Durante el verano de mi primer año de liceo (tercero de secundaria, ndt), un sacerdote de la Fraternidad San Carlos me invitó, junto a otros cinco portugueses, a las vacaciones de Gioventù Studentesca con la comunidad de Brianza. Las familias de un par de jóvenes nos acogieron en sus casas los días anteriores a las vacaciones. Sin conocernos nos acogieron como si fuésemos amigos, solo porque pertenecíamos a la misma historia. En las vacaciones constaté que, a pesar de la distancia geográfica y cultural −aunque no sea inmensa, se notaba−, estos chicos vivían la misma experiencia que yo en Lisboa con mis amigos. Solo que nosotros éramos cien y ellos, cuatrocientos.
En ese verano descubrí que Comunión y Liberación era el lugar para mí. Nací y crecí en el seno de una familia «chelina», y en esos días experimenté lo que me habían regalado mis padres.
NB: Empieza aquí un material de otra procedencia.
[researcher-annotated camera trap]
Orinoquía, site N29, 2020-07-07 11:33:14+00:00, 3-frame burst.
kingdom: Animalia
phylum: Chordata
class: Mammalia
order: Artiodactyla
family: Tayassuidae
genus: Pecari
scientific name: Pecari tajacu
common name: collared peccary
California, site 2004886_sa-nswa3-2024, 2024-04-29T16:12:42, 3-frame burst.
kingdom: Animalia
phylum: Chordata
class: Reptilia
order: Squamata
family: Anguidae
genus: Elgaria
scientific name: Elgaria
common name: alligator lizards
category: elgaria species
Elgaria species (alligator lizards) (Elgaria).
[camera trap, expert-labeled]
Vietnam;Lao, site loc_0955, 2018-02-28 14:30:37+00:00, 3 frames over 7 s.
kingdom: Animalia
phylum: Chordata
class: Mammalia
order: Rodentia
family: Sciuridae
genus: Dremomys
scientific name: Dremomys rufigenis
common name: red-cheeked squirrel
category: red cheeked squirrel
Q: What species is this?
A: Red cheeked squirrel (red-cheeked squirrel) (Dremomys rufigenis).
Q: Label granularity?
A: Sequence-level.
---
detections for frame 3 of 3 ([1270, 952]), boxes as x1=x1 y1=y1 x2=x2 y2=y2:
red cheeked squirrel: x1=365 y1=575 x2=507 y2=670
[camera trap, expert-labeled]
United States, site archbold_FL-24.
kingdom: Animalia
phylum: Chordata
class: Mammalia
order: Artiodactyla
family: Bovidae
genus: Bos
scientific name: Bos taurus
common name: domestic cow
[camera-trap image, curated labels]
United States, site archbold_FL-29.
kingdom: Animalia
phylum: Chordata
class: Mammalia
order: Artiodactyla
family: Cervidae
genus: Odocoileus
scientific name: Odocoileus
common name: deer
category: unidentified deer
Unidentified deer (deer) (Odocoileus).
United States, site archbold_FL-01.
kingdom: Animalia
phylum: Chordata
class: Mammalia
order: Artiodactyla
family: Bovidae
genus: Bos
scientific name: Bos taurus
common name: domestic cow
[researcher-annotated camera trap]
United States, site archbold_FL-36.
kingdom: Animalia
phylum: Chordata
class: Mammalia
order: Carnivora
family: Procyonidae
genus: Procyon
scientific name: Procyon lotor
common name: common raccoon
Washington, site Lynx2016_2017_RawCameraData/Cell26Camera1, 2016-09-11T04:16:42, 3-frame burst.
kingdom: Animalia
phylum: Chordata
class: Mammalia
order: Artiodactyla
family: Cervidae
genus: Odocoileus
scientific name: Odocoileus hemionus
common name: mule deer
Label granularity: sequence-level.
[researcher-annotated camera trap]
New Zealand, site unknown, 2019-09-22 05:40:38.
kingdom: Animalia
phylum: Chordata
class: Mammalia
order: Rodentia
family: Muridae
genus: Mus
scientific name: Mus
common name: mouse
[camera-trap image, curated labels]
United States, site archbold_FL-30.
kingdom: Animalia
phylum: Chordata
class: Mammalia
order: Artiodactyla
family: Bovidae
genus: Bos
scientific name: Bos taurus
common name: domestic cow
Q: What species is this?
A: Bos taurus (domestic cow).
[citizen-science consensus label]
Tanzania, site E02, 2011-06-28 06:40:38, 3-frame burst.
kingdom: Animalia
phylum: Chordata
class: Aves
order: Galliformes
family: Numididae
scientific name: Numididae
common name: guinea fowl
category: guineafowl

Descubrí que CL era mi casa y que el movimiento está en todo el mundo. Nació en mí un impulso misionero que en aquel momento no se traducía en anunciar a Cristo a todo el mundo, sino en reconocerlo dentro de la compañía que me ofrecía el movimiento. Ese mismo verano volví a Italia con mi familia al Meeting de Rímini. Al año siguiente mis amigos de la Brianza tuvieron que aguantarme en Navidades, Pascua y dos veces en verano, en las vacaciones de GS y de nuevo en el Meeting.
Este mundo que se abrió ante mis ojos en secundaria y bachillerato explotó en los años de la universidad. Con los estudiantes que venían a Lisboa de Erasmus tuve la oportunidad de agradecer la acogida que me habían dado. Además, la posibilidad de ir a verlos durante el invierno justificaba los viajes que hacía a Italia, Francia y España. Por fin, también yo tuve la oportunidad de hacer un Erasmus: descubrí dos nuevas casas, Chile y Argentina. Por otro lado, la comunidad de CL me pidió que siguiera viajando: buscaban a un voluntario para traducir los ejercicios universitarios de África para los jóvenes de Mozambique. De este modo tuve la oportunidad de ir dos veces a Uganda y una a Kenia.
Durante los años de la universidad, a esta vuelta preciosa por el mundo se le añadió una experiencia muy significativa: la caritativa con las monjas de Teresa de Calcuta. Con ellas iba a catequesis y ayudaba con el estudio a los niños de un barrio pobre de Lisboa. Lisboa es una ciudad preciosa, pero esta zona no forma parte de los recorridos turísticos. Los edificios son feos y, aunque ya no hay tanta violencia e inseguridad en la calle como antes, se sigue respirando un ambiente de tensión y malestar.
Cristo hace que cualquier lugar se vuelva familiar, solo porque Él está
Las monjas, que vienen de diferentes países del mundo, viven ahí alegres y con un amor por la gente del barrio que son impresionantes. No miran el reloj para ver cuando pueden salir corriendo e ir a la playa. Viven ahí y ahí se quedan, felices y en paz, a pesar del sufrimiento y la precariedad que hay a su alrededor. Con ellas empecé a entender que verdaderamente podemos tener una casa allá donde vamos, siempre que su dueño sea Cristo, quien hace que cualquier lugar se vuelva familiar, solo porque Él está.
Su modo de estar con la gente inspiró en mí el deseo de una vida consagrada, sacerdotal; una vida que ya sabía que estaba llena de belleza, sobre todo por la compañía casi cotidiana que hacía a mi familia el padre João Seabra, un sacerdote diocesano de Lisboa que acompañó y condujo desde sus inicios el nacimiento y desarrollo de CL en Portugal.
Por tanto, habiendo entendido que CL era el lugar escogido para mí, con un fuerte deseo de misión y sintiéndome llamado a la vida sacerdotal, vi que la Fraternidad San Carlos era el lugar al que Dios me llamaba. En 2017 empecé el camino en la Casa de formación con nuevos y viejos amigos. En el seminario coincidimos cuatro amigos que habíamos ido a aquellas primeras vacaciones de verano de GS.